Minneapolis Mayor Jacob Frey received council approval in July to spend $102 million in federal rescue funds out of $271 million awarded to the city. That includes nearly $11 million for violence intervention such as violence interrupters, trauma response, expanded group violence intervention programming and other community initiatives.
Frey said he subscribes to a "both-end approach" – intervention mechanisms and "adequate personnel for law enforcement." He said the funds would also help add eight civilians to desk jobs in police department to free up officers for other responsibilities.
"So the effect is additional officers to the street," he said. "It also allows to provide additional ongoing funding for the recruiting classes that will be coming in."

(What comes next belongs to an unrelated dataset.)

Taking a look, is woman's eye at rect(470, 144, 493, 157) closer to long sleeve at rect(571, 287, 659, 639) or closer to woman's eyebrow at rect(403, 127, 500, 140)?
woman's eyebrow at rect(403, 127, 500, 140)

In July, a Minnesota court sided with residents who sued Minneapolis over the police department's staffing, ordering the city to have 730 sworn officers a year from now, 60 more than is projected, to comply with a city code.
Tucson, Arizona, Mayor Regina Romero said she hopes to invest $7 million to $10 million in the "root causes" of gun violence including community intervention programs, substance abuse programs and job training services. Tucson received $67 million in rescue funds in May
"Funding for officers is not the issue," Romero said, noting that her city has increased pay by 13% to try to attract recruits for 100 police positions that remain unfilled. "It's just that we're having difficulty in filling those vacancies."
Romero said crime must be tackled in a "much more holistic" way by confronting equity issues to breakup cycles of violence. She called the rescue funds a "godsend" for Tucson because it will boost nonprofits with a proven track record.
"We don't have to reinvent the wheel," Romero said.